By: Robert Lenhard, Covington & Burling LLP
Each year, the Government Accountability Office (GAO) reports on how well lobbyists are complying with the Lobbying Disclosure Act (LDA), based on its audits of their reports and discussions with the U.S. Attorney’s Office for the District of Columbia. This spring’s report provides a useful snapshot of where lobbyists are having the greatest trouble, and what happens to them when they do.
The good news is that the overwhelming majority of lobbyist are getting it right. Compliance exceeded 80% by most measures and enforcement was limited to those who habitually or defiantly refuse to file reports. So while the overall news is good, here are three key take-aways.
One: Civil and criminal enforcement remains focused on “chronic offenders” who repeatedly fail to file reports. While cases can often be resolved with a late filing or deregistration, the U.S. Attorney’s Office is expected to announce up to five LDA enforcement actions soon. The GAO also notes that a civil settlement of $125,000 last year is the largest ever for noncompliance. So while the Secretary of the Senate and Clerk of the House continue to refer more noncompliant lobbyists to the U.S. Attorney’s Office for potential enforcement, the focus remains on non-filers rather than the quality of disclosure by those who have filed.
Two: Compliance is not as easy as it looks. While only 10% of lobbyist found the reports “somewhat or very difficult” to file, the GAO found that between 10 and 20% of registrants made mistakes in some compliance areas. Another measure of soft compliance: almost 10% of the lobbyist who got an audit letter immediately amend the report at issue. Thus, even those who think they are in close compliance may have missed some things. The most common mistakes include:
- Former Positions. 21% of LD-2 reports may not have properly disclosed a lobbyists’ prior government work. The GAO searches public sources like LinkedIn to review work history to find unreported positions to discuss in the audit. Paid congressional internships and executive branch positions were highlighted by GAO as frequent trouble spots.

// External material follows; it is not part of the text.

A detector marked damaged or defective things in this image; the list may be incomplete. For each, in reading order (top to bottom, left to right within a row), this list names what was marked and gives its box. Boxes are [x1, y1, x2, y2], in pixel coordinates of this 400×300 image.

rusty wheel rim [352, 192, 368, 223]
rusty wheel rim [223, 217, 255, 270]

- Missing LD-203 Reports. 15% of registrants failed to file a semi-annual LD-203 report, which is required whether a lobbyist made a covered contribution or not.
- Missing Q1s. 12% of lobbyists who register for a new client then proceeded to miss the first quarterly lobbying disclosure report.
- Rounding. 31% of LD-2 reports did not round to the nearest $10,000. GAO notes that the LD-2 form can be read to request an exact dollar figure, while the statute and Guidance require rounding.
Three: The GAO and the U.S. Attorneys’ Office use social media and the web to cross-check LDA reports and track down non-filers. For example, GAO’s auditors check FEC reports to spot contributions missing from the LD-203 reports and the U.S. Attorney’s Office uses LinkedIn, Lexis/Nexis, Glass Door, Facebook and Sunlight Foundation websites to locate lobbyists who fail to file an LD-203 report after leaving their employer.
LDA compliance remains overall quite good, but even those who think they are doing a good job can find that when tested, their internal data-capture system is not producing accurate reports. While to date, enforcement has focused on those who refuse to comply, attention to these reports has grown over time and they remain a formal filing with the federal government on which a lobbyist represents the accuracy of the information. All of this speaks to the value of a periodic pre-audit review to check up on the way data is being collected and incorporated into the report, and ensure that it is consistent with information that is on the public record.